Add a tablespoon of vegan sour cream and stir it until it becomes creamy. Add more sour cream if you want it to be creamier. If you add too much sour cream, add a bit of vegetable stock to thin it out to your preference. Once everything is combined, add in the vegan tuna, breaking it up as you incorporate it into the sauce. *Note: the vegan tuna is packed in a lot of oil so if you aren’t a fan of oil, I suggest draining it prior to adding it. Add the lemon zest and juice.

Add the pasta to the sauce and stir to combine. Serve with chopped parsley and black pepper. Enjoy!

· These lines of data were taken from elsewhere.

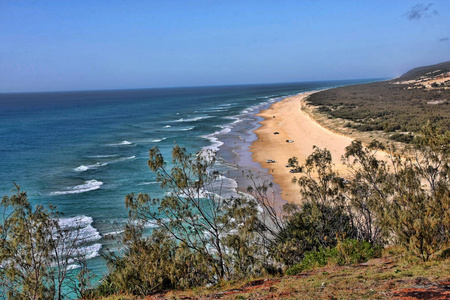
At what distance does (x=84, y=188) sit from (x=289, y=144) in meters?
34.0

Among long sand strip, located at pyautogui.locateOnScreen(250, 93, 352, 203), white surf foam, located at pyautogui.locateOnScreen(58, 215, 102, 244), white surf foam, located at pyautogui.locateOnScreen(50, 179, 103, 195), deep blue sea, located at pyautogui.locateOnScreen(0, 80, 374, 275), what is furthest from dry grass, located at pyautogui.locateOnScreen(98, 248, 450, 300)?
white surf foam, located at pyautogui.locateOnScreen(50, 179, 103, 195)

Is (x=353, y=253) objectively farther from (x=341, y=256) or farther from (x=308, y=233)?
(x=308, y=233)

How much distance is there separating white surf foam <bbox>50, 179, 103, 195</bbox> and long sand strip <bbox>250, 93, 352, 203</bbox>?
829 inches

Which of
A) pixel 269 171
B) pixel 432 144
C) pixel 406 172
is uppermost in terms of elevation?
pixel 432 144

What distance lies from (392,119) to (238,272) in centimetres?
6166

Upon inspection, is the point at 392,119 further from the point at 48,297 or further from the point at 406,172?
the point at 48,297

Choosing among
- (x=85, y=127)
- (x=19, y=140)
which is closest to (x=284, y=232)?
(x=19, y=140)

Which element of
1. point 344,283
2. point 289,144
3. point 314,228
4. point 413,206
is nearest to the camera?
point 344,283

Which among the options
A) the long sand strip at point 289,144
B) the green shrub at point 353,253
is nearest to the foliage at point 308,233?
the green shrub at point 353,253

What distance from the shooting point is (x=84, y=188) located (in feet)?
128

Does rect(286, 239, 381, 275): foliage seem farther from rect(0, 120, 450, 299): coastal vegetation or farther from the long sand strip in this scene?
the long sand strip

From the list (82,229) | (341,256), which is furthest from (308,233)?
(82,229)

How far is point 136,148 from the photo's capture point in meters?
59.6

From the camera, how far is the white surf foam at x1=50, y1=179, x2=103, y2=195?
1483 inches
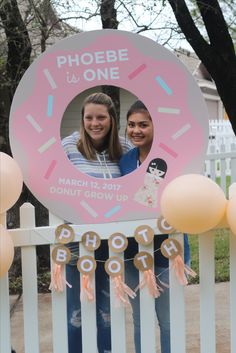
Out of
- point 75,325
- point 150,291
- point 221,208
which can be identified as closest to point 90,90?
point 221,208

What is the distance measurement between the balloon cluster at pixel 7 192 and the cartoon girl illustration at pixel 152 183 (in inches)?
21.7

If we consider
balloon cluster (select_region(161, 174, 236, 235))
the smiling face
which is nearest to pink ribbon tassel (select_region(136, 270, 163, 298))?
balloon cluster (select_region(161, 174, 236, 235))

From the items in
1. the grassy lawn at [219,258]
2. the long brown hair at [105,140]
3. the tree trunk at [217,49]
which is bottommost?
the grassy lawn at [219,258]

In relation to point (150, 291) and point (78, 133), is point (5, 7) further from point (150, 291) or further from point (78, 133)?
point (150, 291)

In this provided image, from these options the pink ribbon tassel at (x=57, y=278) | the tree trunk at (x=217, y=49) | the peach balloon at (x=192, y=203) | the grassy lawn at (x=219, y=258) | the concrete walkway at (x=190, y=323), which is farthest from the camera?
the tree trunk at (x=217, y=49)

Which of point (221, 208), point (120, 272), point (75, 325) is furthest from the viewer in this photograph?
point (75, 325)

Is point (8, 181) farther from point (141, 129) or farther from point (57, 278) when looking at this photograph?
point (141, 129)

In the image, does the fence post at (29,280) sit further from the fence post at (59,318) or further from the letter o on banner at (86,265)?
the letter o on banner at (86,265)

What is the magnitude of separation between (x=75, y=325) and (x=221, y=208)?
3.24ft

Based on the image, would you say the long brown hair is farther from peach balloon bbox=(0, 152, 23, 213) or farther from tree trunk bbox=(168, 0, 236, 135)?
tree trunk bbox=(168, 0, 236, 135)

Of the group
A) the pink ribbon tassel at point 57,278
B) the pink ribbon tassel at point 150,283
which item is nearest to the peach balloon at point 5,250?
the pink ribbon tassel at point 57,278

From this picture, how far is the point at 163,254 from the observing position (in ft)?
7.62

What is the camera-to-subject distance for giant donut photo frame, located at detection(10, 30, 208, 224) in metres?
2.20

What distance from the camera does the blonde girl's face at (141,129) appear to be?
7.54 ft
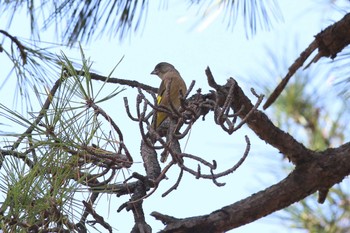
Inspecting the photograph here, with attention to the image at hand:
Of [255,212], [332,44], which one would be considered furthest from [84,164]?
[332,44]

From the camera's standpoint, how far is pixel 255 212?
2277 millimetres

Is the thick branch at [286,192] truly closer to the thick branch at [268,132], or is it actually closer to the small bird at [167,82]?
the thick branch at [268,132]

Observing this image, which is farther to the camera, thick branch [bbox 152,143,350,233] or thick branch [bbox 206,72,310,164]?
thick branch [bbox 206,72,310,164]

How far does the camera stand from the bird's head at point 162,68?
4004mm

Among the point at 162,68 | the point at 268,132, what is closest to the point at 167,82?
the point at 268,132

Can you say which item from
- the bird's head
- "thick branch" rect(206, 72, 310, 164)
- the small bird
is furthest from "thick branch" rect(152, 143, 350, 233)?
the bird's head

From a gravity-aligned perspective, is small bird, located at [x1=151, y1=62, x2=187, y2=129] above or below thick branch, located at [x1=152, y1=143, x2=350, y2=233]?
above

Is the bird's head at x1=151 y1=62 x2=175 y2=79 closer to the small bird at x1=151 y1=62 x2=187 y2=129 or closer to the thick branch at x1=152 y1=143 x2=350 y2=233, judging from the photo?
the small bird at x1=151 y1=62 x2=187 y2=129

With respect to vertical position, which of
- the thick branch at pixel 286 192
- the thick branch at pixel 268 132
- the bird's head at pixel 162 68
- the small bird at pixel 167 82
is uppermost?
the bird's head at pixel 162 68

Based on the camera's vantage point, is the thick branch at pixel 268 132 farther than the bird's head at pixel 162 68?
No

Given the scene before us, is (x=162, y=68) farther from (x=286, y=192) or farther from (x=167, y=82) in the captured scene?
(x=286, y=192)

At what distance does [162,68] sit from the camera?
4.08 metres

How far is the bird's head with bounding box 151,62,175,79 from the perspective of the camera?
13.1ft

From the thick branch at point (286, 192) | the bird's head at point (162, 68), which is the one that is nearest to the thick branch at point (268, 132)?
the thick branch at point (286, 192)
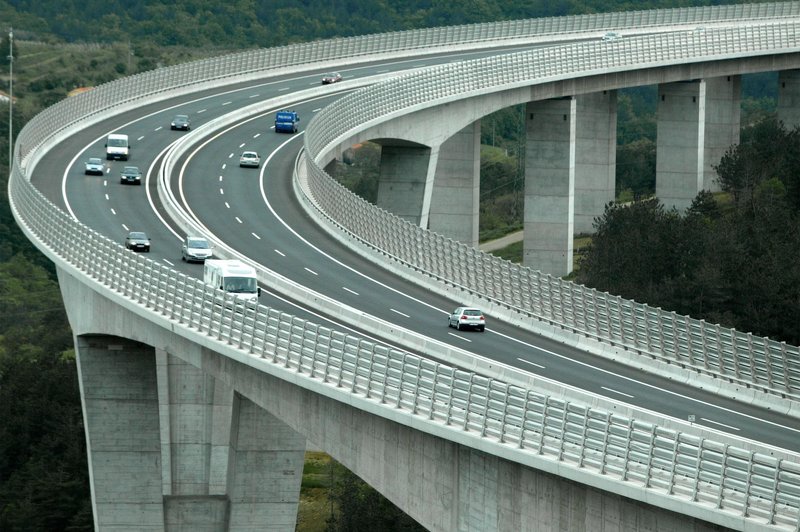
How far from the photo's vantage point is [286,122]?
10106 cm

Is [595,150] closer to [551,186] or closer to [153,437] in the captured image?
[551,186]

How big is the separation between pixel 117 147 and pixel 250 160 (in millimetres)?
7401

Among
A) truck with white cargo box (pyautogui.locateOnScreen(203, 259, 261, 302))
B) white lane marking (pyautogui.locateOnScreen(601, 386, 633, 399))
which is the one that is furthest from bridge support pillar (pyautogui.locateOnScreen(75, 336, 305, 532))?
white lane marking (pyautogui.locateOnScreen(601, 386, 633, 399))

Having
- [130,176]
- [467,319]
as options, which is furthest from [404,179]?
[467,319]

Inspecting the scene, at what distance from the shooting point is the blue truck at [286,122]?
101125 millimetres

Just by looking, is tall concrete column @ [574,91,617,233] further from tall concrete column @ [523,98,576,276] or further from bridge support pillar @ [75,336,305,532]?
bridge support pillar @ [75,336,305,532]

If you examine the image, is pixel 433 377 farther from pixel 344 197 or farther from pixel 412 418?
pixel 344 197

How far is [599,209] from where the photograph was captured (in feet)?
384

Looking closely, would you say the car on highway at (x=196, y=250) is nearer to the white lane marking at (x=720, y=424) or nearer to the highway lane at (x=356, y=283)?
the highway lane at (x=356, y=283)

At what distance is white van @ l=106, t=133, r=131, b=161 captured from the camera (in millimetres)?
93562

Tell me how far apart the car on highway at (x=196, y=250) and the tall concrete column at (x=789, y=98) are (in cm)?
6442

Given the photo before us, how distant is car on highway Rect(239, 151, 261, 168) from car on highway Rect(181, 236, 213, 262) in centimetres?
2255

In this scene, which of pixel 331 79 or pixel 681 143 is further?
pixel 681 143

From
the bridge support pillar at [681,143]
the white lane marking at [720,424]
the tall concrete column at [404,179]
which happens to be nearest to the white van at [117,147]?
the tall concrete column at [404,179]
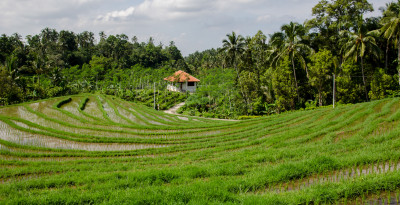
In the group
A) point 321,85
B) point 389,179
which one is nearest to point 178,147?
point 389,179

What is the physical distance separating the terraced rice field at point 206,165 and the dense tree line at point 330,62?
979 centimetres

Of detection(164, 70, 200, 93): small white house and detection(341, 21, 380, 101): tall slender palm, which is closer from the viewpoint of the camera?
detection(341, 21, 380, 101): tall slender palm

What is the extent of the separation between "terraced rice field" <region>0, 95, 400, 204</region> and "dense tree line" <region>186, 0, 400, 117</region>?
979 centimetres

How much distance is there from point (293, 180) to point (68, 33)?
72.5m

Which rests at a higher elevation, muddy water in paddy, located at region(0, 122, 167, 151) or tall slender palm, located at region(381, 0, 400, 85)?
tall slender palm, located at region(381, 0, 400, 85)

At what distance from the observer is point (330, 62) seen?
27.0 m

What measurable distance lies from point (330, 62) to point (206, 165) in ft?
75.3

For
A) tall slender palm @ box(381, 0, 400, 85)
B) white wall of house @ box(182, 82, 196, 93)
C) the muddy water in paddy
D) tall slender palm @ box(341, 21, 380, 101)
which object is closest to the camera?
the muddy water in paddy

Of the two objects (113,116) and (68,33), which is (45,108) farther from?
(68,33)

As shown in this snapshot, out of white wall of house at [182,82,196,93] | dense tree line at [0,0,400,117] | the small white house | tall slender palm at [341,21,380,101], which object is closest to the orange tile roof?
the small white house

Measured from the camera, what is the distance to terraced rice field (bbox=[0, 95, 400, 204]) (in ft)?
19.1

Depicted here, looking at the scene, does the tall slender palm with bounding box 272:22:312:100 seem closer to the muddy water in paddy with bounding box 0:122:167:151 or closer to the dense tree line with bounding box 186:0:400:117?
the dense tree line with bounding box 186:0:400:117

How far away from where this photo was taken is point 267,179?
687 cm

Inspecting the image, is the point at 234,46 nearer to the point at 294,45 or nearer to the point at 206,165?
the point at 294,45
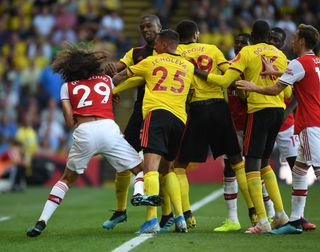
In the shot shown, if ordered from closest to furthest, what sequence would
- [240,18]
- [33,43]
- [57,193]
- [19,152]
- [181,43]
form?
[57,193] < [181,43] < [19,152] < [240,18] < [33,43]

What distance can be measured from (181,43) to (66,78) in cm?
148

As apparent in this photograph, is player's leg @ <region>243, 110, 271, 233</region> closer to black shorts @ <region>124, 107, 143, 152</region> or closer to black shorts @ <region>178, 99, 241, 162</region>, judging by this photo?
black shorts @ <region>178, 99, 241, 162</region>

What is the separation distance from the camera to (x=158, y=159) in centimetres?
1047

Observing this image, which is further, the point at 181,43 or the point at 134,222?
the point at 134,222

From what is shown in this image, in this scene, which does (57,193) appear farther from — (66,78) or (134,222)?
(134,222)

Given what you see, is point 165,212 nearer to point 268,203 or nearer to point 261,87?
point 268,203

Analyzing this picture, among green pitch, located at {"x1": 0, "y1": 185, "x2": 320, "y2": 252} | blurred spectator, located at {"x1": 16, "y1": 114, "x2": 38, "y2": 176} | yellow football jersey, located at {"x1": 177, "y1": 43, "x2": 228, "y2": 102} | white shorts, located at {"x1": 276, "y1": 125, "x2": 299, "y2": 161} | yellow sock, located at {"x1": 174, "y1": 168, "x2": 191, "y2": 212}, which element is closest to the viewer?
green pitch, located at {"x1": 0, "y1": 185, "x2": 320, "y2": 252}

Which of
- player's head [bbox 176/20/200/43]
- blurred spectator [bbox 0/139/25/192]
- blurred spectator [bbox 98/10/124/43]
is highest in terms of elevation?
blurred spectator [bbox 98/10/124/43]

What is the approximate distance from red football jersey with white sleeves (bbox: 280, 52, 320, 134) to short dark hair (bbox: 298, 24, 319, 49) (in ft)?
0.40

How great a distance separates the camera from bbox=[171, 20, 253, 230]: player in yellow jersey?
10977mm

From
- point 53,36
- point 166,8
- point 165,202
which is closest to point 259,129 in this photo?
point 165,202

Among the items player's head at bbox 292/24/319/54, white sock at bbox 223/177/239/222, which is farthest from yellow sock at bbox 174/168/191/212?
player's head at bbox 292/24/319/54

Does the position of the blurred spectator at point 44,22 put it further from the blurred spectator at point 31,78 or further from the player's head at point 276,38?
the player's head at point 276,38

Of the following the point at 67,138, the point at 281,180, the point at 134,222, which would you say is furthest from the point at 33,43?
the point at 134,222
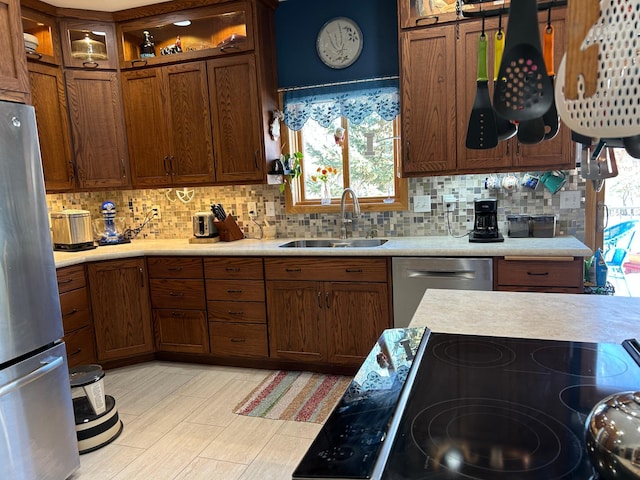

Vegan Orecchiette with Broccoli pesto and sausage

This is an easy to make meal and full of flavor.

Italian pasta

Ingredients:

Broccoli Pesto

  • 1 crown of broccoli, stalks trimmed
  • 1/2 cup nutritional yeast
  • 1/2 cup extra virgin olive oil
  • 1/3 cup pine nuts
  • 2 garlic cloves minced

Other ingredients

  • Orecchiette pasta or a pasta of your preference
  • olive oil
  • 2 Beyond Sausage, casings removed
  • 1/2 white onion sliced and halved
  • 1-2 tomatoes diced
  • Cultured Nut mozzarella

Bring a pot of water to a boil and boil the broccoli for 3 mins. Once done, transfer to a blender with the rest of the pesto ingredients. You can use the same water to boil the pasta per package directions.

While the pasta is cooking, heat up the olive oil over medium heat and fry the onions for about 2-3 mins. Add in the sausage and break up into a crumble. Add in the diced tomatoes. Add in the pasta once it is cooked. Top with Cultured Nut mozzarella and a drizzle of olive oil. Feel free to add chilli flakes or additional nutritional yeast as topping. Enjoy!